● Brano da leggere
L’altro Carnevale
“Udii
tra il sonno i campanacci
Ho
udito un suono di carnevale.!
“I pecurara, i
pecurara!!”
Sono tornati ieri sera, a Mezzojuso, per il secondo anno
consecutivo “i pecurara”.
Erano assenti da 35 anni circa.
Costituivano, assieme ai gruppi mascherati che, guidati dal bastuneri, chiedevano ospitalità nelle
abitazioni in cui si “tinìa sonu” e
alla morte “ru Nannu”, l’altro
Carnevale. Un Carnevale minore rispetto alla grande festa del Mastro di Campo.
I pecorai, pecorai anche nella
vita, nelle ultime sere di Carnevale, di sera, scendevano in paese scorrazzando
per le vie e la piazza. Abbigliati con il tradizionale abbigliamento composto
da vraca, gileccu, birritta, vastuni
e con una serie di campanacci attaccati alla cintola, con il viso annerito di
fuliggine, facevano un rumore assordante.

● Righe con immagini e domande
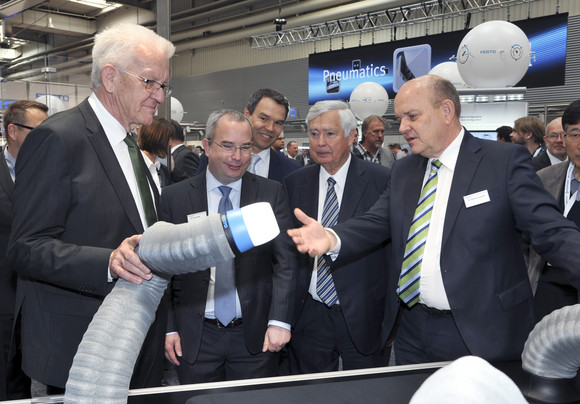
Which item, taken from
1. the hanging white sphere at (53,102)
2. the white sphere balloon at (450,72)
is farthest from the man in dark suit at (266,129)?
the white sphere balloon at (450,72)

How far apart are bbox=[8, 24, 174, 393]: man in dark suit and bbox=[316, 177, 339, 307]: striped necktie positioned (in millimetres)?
907

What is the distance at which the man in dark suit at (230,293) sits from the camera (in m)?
2.03

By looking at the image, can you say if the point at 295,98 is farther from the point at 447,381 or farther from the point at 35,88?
the point at 447,381

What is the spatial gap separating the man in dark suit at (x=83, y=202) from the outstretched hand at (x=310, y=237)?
490 millimetres

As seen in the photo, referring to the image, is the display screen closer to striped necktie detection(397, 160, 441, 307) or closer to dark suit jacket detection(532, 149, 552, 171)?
dark suit jacket detection(532, 149, 552, 171)

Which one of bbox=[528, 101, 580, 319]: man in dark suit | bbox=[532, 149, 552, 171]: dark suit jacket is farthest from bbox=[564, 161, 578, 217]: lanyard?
bbox=[532, 149, 552, 171]: dark suit jacket

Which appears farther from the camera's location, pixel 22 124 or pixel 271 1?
pixel 271 1

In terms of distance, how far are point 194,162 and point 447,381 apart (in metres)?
4.07

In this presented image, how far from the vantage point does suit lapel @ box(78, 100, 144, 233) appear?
4.96 feet

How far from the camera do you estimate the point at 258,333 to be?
6.76 ft

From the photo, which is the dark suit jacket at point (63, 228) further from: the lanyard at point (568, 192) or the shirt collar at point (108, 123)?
the lanyard at point (568, 192)

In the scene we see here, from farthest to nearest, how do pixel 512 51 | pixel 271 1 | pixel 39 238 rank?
pixel 271 1, pixel 512 51, pixel 39 238

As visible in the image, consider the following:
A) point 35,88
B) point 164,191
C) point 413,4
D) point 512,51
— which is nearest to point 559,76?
point 413,4

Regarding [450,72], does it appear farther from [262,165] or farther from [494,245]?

● Esercizio assegnato A
Rispondi alle domande seguenti sul brano sul Carnevale di Mezzojuso, indicando ogni risposta con lo stesso segno della domanda.
(i) Da quanti anni circa erano assenti i pecurara?
(ii) Con che cosa era annerito il viso dei pecorai?
(iii) Rispetto a quale festa l'altro Carnevale è definito minore?
● Esercizio assegnato B
Stabilisci se ciascuna affermazione concorda con il brano sul Carnevale di Mezzojuso. Rispondi sì o no e cita le parole decisive del brano.
(i) I pecurara sono tornati a Mezzojuso per il primo anno.
(ii) I pecorai portavano campanacci attaccati alla cintola.
(iii) I gruppi mascherati erano guidati dal bastuneri.
● Esercizio assegnato C
Ripeti senza modifiche la parte del brano sul Carnevale di Mezzojuso che si apre con le parole contenenti "Erano assenti da" e si chiude con "un rumore assordante.".

● Risposta A
(i) Da 35 anni circa.
(ii) Con la fuliggine.
(iii) Rispetto alla grande festa del Mastro di Campo.

● Risposta B
(i) No: "per il secondo anno consecutivo".
(ii) Sì: "con una serie di campanacci attaccati alla cintola".
(iii) Sì: "guidati dal bastuneri".

● Risposta C
Erano assenti da 35 anni circa.
Costituivano, assieme ai gruppi mascherati che, guidati dal bastuneri, chiedevano ospitalità nelle
abitazioni in cui si “tinìa sonu” e
alla morte “ru Nannu”, l’altro
Carnevale. Un Carnevale minore rispetto alla grande festa del Mastro di Campo.
I pecorai, pecorai anche nella
vita, nelle ultime sere di Carnevale, di sera, scendevano in paese scorrazzando
per le vie e la piazza. Abbigliati con il tradizionale abbigliamento composto
da vraca, gileccu, birritta, vastuni
e con una serie di campanacci attaccati alla cintola, con il viso annerito di
fuliggine, facevano un rumore assordante.